** Entries supplied **

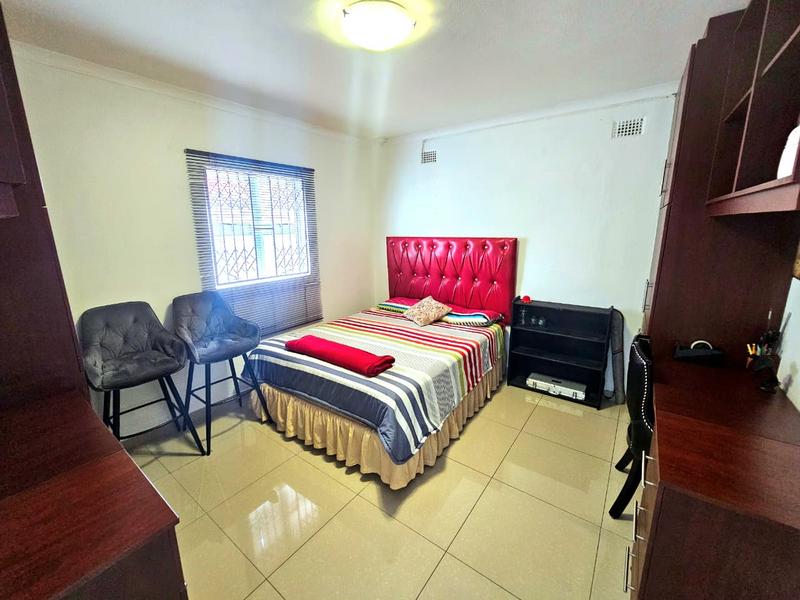 4 Bedroom Property for Sale in Malvern KwaZulu-Natal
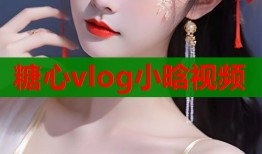 糖心vlog小晗视频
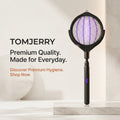 Telescopic Electric Mosquito Swatter | Insect Killer
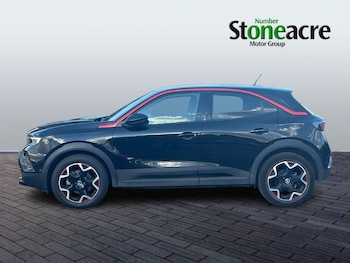 Used Vauxhall Mokka 2022 for sale - 79484289: Photo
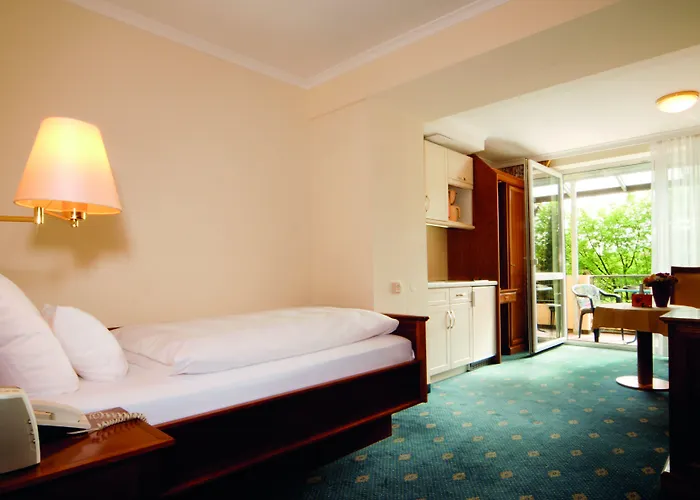 Hotel Reindl Suiten&appartments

** Task statement **
Rewrite the lines above with "Property" replaced by "House" and everything else unchanged. Leave the pictures out.

** Answer below **
 4 Bedroom House for Sale in Malvern KwaZulu-Natal
 糖心vlog小晗视频
 Telescopic Electric Mosquito Swatter | Insect Killer
 Used Vauxhall Mokka 2022 for sale - 79484289: Photo
 Hotel Reindl Suiten&appartments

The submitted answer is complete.